[[ Listed entries open ]]
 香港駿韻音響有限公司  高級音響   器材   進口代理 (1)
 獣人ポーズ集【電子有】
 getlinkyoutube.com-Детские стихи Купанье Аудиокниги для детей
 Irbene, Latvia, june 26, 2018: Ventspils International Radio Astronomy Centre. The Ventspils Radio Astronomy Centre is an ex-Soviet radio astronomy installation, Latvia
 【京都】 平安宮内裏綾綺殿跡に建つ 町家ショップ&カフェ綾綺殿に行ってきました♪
[[ Listed entries closed ]]
To do:
Give back, word for word, only the lines from the one containing "獣人ポーズ集【電子有】" through the closing line of the entries.

Answer box:
 獣人ポーズ集【電子有】
 getlinkyoutube.com-Детские стихи Купанье Аудиокниги для детей
 Irbene, Latvia, june 26, 2018: Ventspils International Radio Astronomy Centre. The Ventspils Radio Astronomy Centre is an ex-Soviet radio astronomy installation, Latvia
 【京都】 平安宮内裏綾綺殿跡に建つ 町家ショップ&カフェ綾綺殿に行ってきました♪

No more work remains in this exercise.